▶ _Task details_: Collect every line of the data below that contains the word "distance", and copy each of those lines in full.

▶ _Extracted records_:
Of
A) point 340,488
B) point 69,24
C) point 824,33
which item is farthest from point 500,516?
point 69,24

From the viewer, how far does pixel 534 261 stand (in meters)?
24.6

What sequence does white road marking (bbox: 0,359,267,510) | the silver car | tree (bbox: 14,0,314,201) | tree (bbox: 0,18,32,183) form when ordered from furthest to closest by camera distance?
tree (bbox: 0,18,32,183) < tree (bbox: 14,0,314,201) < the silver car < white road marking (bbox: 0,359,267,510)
==
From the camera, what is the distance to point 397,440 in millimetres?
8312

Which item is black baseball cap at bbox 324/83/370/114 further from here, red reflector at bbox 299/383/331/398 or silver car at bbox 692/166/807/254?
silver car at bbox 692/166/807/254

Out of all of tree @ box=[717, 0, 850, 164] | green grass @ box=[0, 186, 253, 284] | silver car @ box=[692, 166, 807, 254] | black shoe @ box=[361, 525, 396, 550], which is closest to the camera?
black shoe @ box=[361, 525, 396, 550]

▶ _Exercise answer_:
What sequence does white road marking (bbox: 0,359,267,510) | the silver car | tree (bbox: 14,0,314,201) | tree (bbox: 0,18,32,183) form when ordered from furthest to closest by camera distance?
From the camera, what is the distance to point 397,440 in millimetres?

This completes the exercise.